I was going to finish the blog post there but then James challenged me to decode repeating XOR encryption. Using the absolutely excellent cryptography site Practical cryptography I learned all about XOR and frequency analysis. The first step is to determine the key length. You can do this using frequency analysis for each key candidate, I used 30 as the maximum key length guesses. I stored each character in a frequency table and incremented them each time they occur in the ciphertext. When you have all the frequencies you can then you can then calculate the index of coincidence (or hamming distance) for each of the columns and frequencies. Once you have the index of coincidence for each key candidate I then got the top 7 and normalized the IC by dividing by the key length candidate then sorted the top 7 by the IC and returned the top one as the guessed key.

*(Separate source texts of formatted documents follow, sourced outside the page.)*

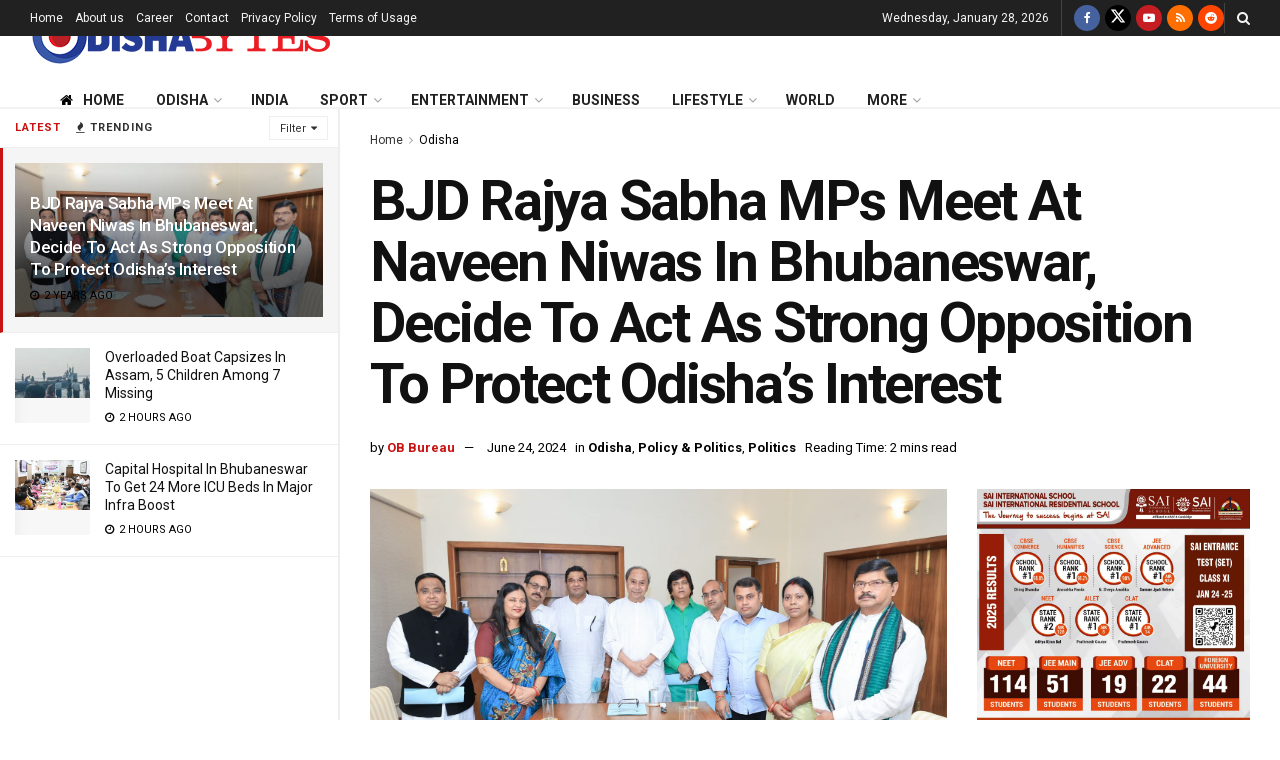

--- FILE ---
content_type: text/html; charset=utf-8
request_url: https://www.google.com/recaptcha/api2/aframe
body_size: 269
content:
<!DOCTYPE HTML><html><head><meta http-equiv="content-type" content="text/html; charset=UTF-8"></head><body><script nonce="L_X6Pul09WsGDzBE7S0uLw">/** Anti-fraud and anti-abuse applications only. See google.com/recaptcha */ try{var clients={'sodar':'https://pagead2.googlesyndication.com/pagead/sodar?'};window.addEventListener("message",function(a){try{if(a.source===window.parent){var b=JSON.parse(a.data);var c=clients[b['id']];if(c){var d=document.createElement('img');d.src=c+b['params']+'&rc='+(localStorage.getItem("rc::a")?sessionStorage.getItem("rc::b"):"");window.document.body.appendChild(d);sessionStorage.setItem("rc::e",parseInt(sessionStorage.getItem("rc::e")||0)+1);localStorage.setItem("rc::h",'1769539823126');}}}catch(b){}});window.parent.postMessage("_grecaptcha_ready", "*");}catch(b){}</script></body></html>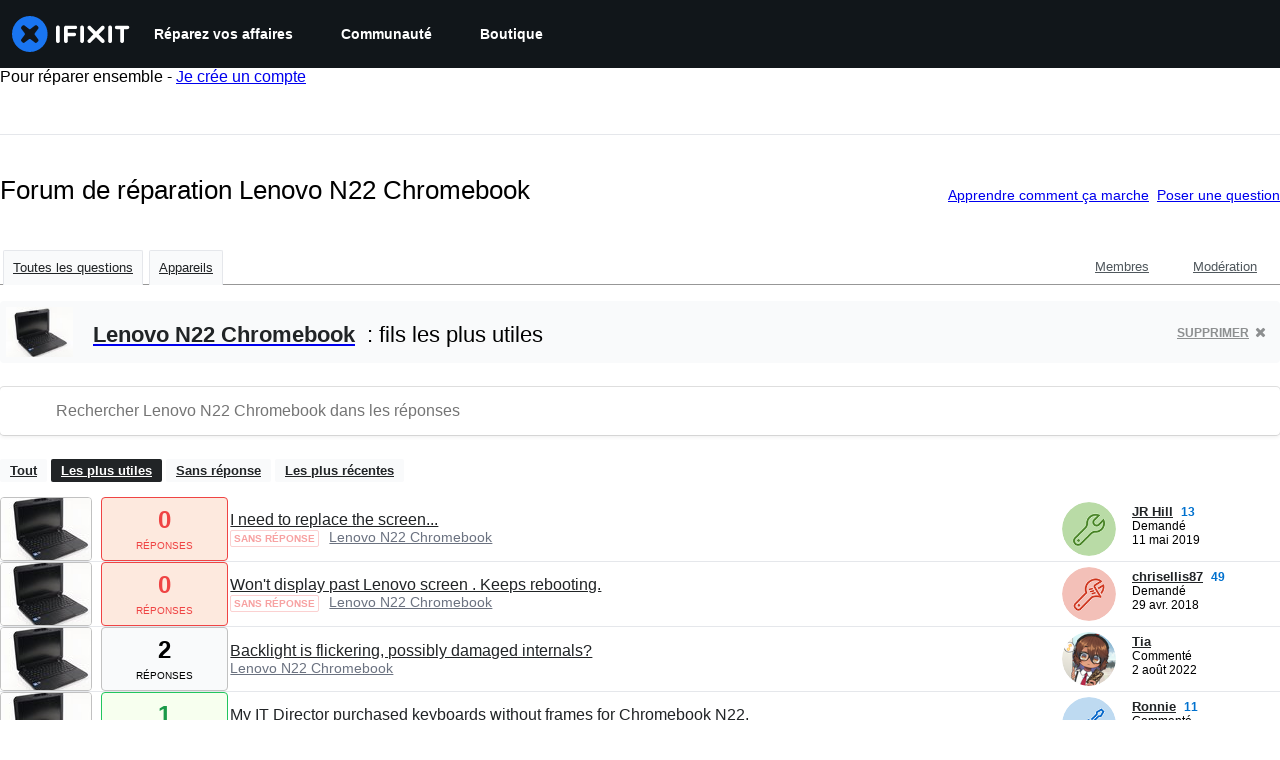

--- FILE ---
content_type: text/json
request_url: https://conf.config-security.com/model
body_size: 85
content:
{"title":"recommendation AI model (keras)","structure":"release_id=0x49:41:74:71:4e:51:5e:20:73:24:4a:6e:6b:77:65:74:29:73:3e:55:2e:39:3d:4f:24:39:59:30:33;keras;qyeg7jxw93gmb773te90q5aj3e3cw3q1m185iy5sj14o90is0ohnzq0cuntvost3dbizbxyo","weights":"../weights/49417471.h5","biases":"../biases/49417471.h5"}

I spent a lot of time to try and improve the accuracy of the key guess and rewrote the code a lot of times. The trusted signal blog stated you can improve the accuracy of determining the key length by using the greatest common denominator between the top 5-6 candidates but in my tests I couldn't improve the accuracy. Anyway once you have the key length you simply loop through the ciphertext and each character and xor it and assign it a score based on the character result. I based most of the code on a cool python utility by Alexey Hellman.
Finally I reused my is_like_english function to determine the score of the text if the conversion has been successful or not. This was working for small pieces of text but failed with larger ones and this is because the more text you have the lower ngram score you get, so I changed the fixed value to a percentage of difference between the average and this works regardless of the ciphertext length. For very small pieces of ciphertext the XOR decryption will fail, I think this because there isn't enough ciphertext to perform frequency analysis to correctly determine the key length and score for each character decrypted. If you think of a way to improve this then please submit a pull request.
To demonstrate the auto decoding I've done an XOR with a key and then hex encoded it. When you enter the input into the input box watch as Hackvertor will auto decode the hex, guess the key length and then decrypt the XOR encryption automatically and even provide you with the correct tags to reproduce the encoding.
Repeated XOR is genuinely used from time to time, so hopefully this feature will help prevent some applications from getting away with looks-legit encryption.